Segment Start: Extract

Carl Friedrich Liesching, known at the Cape as Charles Liesching was the youngest son of Friedrich Ludwig Liesching* and his wife Luise Seubert, and a younger brother of Dr C.L.W. (Louis) Liesching*. In January 1814, at the age of 15, he began a five year apprenticeship in his father's apothecary shop, "Dr Liesching & Co.", and completed it satisfactorily at the end of December 1818. For the next five years he worked as a partner to his father. During that period he married Miss C.E. Leibrandt, with whom he eventually had two sons.
In 1824, wishing to open his own apothecary shop, Charles applied via the governor (Lord Charles Somerset) to be licensed as an apothecary by the Medical Council. Dr James Barry*, colonial medical inspector at that time, turned the application down on the grounds that Charles had received no professional education and that his certificate of apprenticeship had no legal standing because the elder Liesching who had issued it was not qualified as a chemist and druggist. Barry may also have been influenced by personal differences between himself and Charles, as they had fallen out earlier. Charles appealed to the Governor, who consulted chief justice Sir John Truter. Meanwhile the application was considered by a board consisting of Dr S. Bailey and the apothecaries P.H. Poleman* and J.H. Tredgold*, who reported that they considered him not entitled to be examined or to practice as an apothecary. Following legal advice the Governor decided none the less to appoint a Board of Examiners (Drs Munro and O'Flinn, and Mr Moore) to examine Charles. The board awarded him a certificate of competency in Latin, pharmacy and chemistry and he was duly gazetted as an apothecary. However, no one could practice without the recommendation of the colonial medical inspector (Dr Barry), who again refused to recognise Charles's qualifications. The Governor then appointed another Board of medical officers (Dr Arthur, Staff-Surgeon Murray, and Apothecary Thompson) in January 1825 to consider the application and examine the candidate. They found that he had served a regular apprenticeship, again examined him "strictly and minutely as to his knowledge of the Latin language and the sciences of physics and chemistry" (McMagh, 1992, p. 127) and found him fully competent and qualified to carry on an apothecary business. Thus Charles Liesching became the first licensed apothecary to be fully trained at the Cape. He established a chemist shop at 28 Burg Street, Cape Town.

Segment End: Extract
Segment Start: Data section

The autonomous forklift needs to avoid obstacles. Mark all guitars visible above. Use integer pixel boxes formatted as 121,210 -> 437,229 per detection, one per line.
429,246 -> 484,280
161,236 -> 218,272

Segment End: Data section

Apply what you read:
a) Using the passage on Charles Liesching, answer these:
(i) At what age did Charles begin his apprenticeship?
(ii) Who was the colonial medical inspector when Charles applied for a license?
(iii) At what address did Charles set up his chemist shop?
b) Render this sentence from the passage on Charles Liesching in French: "Thus Charles Liesching became the first licensed apothecary to be fully trained at the Cape."
c) Write the next part of the passage on Charles Liesching, starting after its final sentence.

Answer list:
a)
(i) 15
(ii) Dr James Barry
(iii) 28 Burg Street, Cape Town

b) Ainsi, Charles Liesching devint le premier apothicaire agréé à avoir été entièrement formé au Cap.

c)
In February 1829 Charles, then a widower, left for Europe with the intention to train as a medical doctor. He acted as ship's surgeon during the three month voyage to England and took a shipment of Cape wine with him to sell on the continent. He had left his business in the hands of his merchant brother William A. Liesching, whose incompetence led to the apothecary shop being sold in February 1832. Charles died unexpectedly in Germany during that year, aged 33.